Insulin Adjustment for Dexamethasone-Induced Hyperglycemia
Increase NPH insulin by 40-60% (add approximately 18-27 units to each dose, making it 63-72 units twice daily) and intensify your correction scale by 40-60% immediately after dexamethasone 10 mg administration. 1
Rationale for Dose Increase
Dexamethasone 10 mg is a high-dose glucocorticoid that causes significant afternoon and evening hyperglycemia. The 2024 ADA Standards explicitly state that for higher doses of glucocorticoids, increasing doses of prandial and correction insulin by 40-60% or more are often needed in addition to basal insulin 1. This patient's baseline A1c of 8.3% indicates suboptimal control even before steroid administration, making aggressive upfront dosing essential.

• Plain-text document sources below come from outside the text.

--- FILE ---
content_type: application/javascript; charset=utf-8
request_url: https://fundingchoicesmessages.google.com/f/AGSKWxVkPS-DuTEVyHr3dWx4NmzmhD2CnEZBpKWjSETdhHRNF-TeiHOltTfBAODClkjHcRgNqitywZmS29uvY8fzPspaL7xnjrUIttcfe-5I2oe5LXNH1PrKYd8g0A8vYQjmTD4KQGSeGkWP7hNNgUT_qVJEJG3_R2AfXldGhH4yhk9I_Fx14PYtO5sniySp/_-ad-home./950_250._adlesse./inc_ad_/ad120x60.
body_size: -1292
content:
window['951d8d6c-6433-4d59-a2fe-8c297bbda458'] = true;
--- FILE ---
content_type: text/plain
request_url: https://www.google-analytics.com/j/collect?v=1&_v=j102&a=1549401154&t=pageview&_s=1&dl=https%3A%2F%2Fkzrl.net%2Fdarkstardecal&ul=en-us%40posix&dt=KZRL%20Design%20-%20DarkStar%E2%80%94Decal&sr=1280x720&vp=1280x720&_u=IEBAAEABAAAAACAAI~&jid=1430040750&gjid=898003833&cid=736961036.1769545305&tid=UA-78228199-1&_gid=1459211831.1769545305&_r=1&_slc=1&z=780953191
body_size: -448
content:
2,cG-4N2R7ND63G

The 2021 Lancet guidelines support adding NPH insulin at 0.3 units/kg/day when dexamethasone is initiated 2. For this 67 kg patient, that calculates to approximately 20 units daily (split as 13 units morning, 7 units evening using the 2/3-1/3 distribution). However, since this patient is already on NPH 45 units twice daily (90 units total), the additional steroid coverage should be layered on top of existing requirements.
Specific Dosing Algorithm
Starting doses:
- Morning NPH: 63-72 units (increase from 45 units)
- Evening NPH: 63-72 units (increase from 45 units)
- Correction scale: Multiply your current "high" correction factors by 1.5-1.6
For example, if current correction is 1 unit per 30 mg/dL over 150 mg/dL, change to 1 unit per 20 mg/dL over 150 mg/dL.
Monitoring and Titration
- Check blood glucose every 4-6 hours initially 1
- Daily dose adjustments are critical - dexamethasone-induced hyperglycemia peaks 4-6 hours after administration and persists throughout the day 1
- Recent data shows patients with A1c 8-8.9% required median 0.66-1.15 units/kg/day on dexamethasone (approximately 44-77 units daily for this patient) 3
- Since this patient is on continuous tube feeding with 260g carbohydrate, the hyperglycemic effect will be compounded
Critical Pitfalls to Avoid
Hypoglycemia upon dexamethasone discontinuation: 25% of patients experience hypoglycemia when steroids are stopped 3. Reduce insulin doses by 50% immediately when dexamethasone is discontinued and monitor closely for 48-72 hours.
Inadequate initial dosing: The most common error is being too conservative. The guidelines emphasize that "sometimes as much as 40-60% or more" increases are needed 1. Starting lower and titrating up delays glycemic control and increases morbidity.
Timing mismatch: NPH peaks 4-6 hours after administration, matching dexamethasone's hyperglycemic pattern 1. Maintain twice-daily dosing synchronized with tube feeding schedule.
Tube Feeding Considerations
Continue NPH twice daily (every 12 hours) as recommended for continuous enteral nutrition 1. The 260g carbohydrate load requires approximately 1 unit per 10-15g carbohydrate (17-26 units for nutritional coverage alone), but this patient's existing 90 units daily already covers this plus correction needs 1.
If tube feeding is interrupted: Start 10% dextrose at 50 mL/hour immediately to prevent hypoglycemia, and reduce insulin by 50% 2, 1.